Exercise objective >> Could you format everything from the first line down to the line containing "3. [left=328, top=187, right=421, bottom=203]: white", both included, as a JSON list of strings with one string per line and blank lines left out?

(Some records)
********
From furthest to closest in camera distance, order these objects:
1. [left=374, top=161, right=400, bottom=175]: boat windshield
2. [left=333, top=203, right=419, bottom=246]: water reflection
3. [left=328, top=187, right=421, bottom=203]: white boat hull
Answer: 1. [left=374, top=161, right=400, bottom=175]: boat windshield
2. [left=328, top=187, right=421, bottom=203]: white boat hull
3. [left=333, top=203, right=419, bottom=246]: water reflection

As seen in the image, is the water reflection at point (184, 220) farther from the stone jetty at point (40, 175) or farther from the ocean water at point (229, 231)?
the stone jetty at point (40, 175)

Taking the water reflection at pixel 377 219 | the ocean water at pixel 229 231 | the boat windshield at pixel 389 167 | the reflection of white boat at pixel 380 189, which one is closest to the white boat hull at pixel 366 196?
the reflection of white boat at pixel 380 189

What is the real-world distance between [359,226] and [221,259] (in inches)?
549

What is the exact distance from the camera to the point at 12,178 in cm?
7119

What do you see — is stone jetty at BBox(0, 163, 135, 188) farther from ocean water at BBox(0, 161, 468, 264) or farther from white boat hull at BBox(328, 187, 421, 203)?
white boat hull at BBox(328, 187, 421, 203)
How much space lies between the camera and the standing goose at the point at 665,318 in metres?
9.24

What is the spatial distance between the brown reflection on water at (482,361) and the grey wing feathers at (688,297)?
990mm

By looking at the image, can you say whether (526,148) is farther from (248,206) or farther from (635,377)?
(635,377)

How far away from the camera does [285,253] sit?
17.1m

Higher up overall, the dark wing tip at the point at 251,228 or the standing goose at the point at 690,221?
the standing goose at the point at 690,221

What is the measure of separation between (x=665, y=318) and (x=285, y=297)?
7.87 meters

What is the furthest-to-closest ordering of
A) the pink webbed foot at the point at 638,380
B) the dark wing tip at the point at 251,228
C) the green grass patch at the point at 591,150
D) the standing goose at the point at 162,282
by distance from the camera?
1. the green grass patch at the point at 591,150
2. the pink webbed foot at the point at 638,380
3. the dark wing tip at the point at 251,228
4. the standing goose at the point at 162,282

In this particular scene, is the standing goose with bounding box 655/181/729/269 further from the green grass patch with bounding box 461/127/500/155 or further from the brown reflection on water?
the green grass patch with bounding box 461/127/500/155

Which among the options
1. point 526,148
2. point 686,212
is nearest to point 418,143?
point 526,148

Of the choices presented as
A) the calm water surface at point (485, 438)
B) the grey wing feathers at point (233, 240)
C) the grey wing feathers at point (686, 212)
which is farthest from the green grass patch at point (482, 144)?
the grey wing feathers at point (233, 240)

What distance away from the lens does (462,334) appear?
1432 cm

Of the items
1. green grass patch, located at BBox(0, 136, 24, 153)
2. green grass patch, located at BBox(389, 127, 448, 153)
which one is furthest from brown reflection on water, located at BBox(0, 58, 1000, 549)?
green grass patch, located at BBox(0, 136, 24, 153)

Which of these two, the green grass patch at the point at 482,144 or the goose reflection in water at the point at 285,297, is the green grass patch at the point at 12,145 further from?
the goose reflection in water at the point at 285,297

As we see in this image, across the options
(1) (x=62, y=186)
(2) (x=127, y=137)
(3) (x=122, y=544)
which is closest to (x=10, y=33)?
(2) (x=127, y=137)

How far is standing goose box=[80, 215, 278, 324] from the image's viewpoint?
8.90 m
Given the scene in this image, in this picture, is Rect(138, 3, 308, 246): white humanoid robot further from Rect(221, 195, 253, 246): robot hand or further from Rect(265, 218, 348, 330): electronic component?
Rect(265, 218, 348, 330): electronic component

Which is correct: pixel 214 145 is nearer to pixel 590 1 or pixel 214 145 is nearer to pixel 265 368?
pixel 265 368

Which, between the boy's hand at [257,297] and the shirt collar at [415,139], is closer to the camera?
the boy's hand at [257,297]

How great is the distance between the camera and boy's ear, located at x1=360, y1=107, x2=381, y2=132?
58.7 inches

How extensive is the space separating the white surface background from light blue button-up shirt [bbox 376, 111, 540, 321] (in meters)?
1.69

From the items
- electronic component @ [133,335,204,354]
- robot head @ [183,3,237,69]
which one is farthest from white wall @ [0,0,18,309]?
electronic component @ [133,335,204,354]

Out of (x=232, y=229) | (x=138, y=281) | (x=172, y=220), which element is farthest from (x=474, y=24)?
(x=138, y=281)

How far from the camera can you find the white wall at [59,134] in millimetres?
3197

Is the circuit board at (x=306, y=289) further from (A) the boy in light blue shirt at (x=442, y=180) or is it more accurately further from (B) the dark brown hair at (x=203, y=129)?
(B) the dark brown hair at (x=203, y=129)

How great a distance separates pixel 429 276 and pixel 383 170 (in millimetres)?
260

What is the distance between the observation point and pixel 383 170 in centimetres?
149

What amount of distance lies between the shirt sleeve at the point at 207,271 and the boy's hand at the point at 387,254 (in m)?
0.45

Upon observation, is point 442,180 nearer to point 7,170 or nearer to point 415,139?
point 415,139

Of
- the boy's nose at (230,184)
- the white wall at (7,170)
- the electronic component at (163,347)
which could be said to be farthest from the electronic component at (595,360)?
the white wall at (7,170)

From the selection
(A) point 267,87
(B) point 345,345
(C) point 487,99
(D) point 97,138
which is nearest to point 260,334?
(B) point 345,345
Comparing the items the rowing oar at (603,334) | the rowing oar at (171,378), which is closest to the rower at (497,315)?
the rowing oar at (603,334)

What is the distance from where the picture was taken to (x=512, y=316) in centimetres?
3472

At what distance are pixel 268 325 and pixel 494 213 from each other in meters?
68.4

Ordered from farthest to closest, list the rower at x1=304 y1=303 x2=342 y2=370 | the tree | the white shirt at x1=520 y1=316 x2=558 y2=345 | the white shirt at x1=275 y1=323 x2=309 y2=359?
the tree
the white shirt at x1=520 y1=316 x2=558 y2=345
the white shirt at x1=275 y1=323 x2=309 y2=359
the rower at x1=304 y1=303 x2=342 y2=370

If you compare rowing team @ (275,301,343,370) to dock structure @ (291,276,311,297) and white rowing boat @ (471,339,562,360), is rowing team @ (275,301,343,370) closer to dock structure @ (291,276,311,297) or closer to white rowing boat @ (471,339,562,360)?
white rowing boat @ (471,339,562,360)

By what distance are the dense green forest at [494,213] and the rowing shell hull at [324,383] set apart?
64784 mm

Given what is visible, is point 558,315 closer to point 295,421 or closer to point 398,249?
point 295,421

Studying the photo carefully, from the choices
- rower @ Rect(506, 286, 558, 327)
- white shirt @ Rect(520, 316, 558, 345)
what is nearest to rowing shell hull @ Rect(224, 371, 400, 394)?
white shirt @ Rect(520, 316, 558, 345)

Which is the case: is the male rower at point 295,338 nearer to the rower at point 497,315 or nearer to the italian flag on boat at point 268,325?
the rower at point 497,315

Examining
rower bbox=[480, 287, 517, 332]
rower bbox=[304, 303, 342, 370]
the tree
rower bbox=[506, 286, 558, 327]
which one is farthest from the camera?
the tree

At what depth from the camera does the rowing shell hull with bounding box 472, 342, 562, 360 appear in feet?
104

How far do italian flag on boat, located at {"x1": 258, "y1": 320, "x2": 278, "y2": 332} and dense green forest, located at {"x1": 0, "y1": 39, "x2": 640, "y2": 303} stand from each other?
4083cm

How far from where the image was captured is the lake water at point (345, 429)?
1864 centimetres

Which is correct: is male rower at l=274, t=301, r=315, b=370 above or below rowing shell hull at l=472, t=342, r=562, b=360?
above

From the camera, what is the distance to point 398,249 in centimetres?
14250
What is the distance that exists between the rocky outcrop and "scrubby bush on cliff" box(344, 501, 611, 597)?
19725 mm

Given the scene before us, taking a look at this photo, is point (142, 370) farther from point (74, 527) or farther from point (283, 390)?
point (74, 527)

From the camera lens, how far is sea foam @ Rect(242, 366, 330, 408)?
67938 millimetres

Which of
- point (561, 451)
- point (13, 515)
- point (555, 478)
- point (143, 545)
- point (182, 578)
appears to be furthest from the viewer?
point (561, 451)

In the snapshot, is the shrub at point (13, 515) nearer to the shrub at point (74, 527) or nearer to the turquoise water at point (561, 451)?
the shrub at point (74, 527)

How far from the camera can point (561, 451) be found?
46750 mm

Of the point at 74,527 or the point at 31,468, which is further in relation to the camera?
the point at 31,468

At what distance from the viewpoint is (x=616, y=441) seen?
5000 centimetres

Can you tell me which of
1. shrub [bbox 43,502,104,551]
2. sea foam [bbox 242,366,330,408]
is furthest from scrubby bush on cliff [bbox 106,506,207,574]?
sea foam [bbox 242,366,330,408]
********
Reply >>
[
  "From furthest to closest in camera distance, order these objects:",
  "1. [left=374, top=161, right=400, bottom=175]: boat windshield",
  "2. [left=333, top=203, right=419, bottom=246]: water reflection",
  "3. [left=328, top=187, right=421, bottom=203]: white boat hull"
]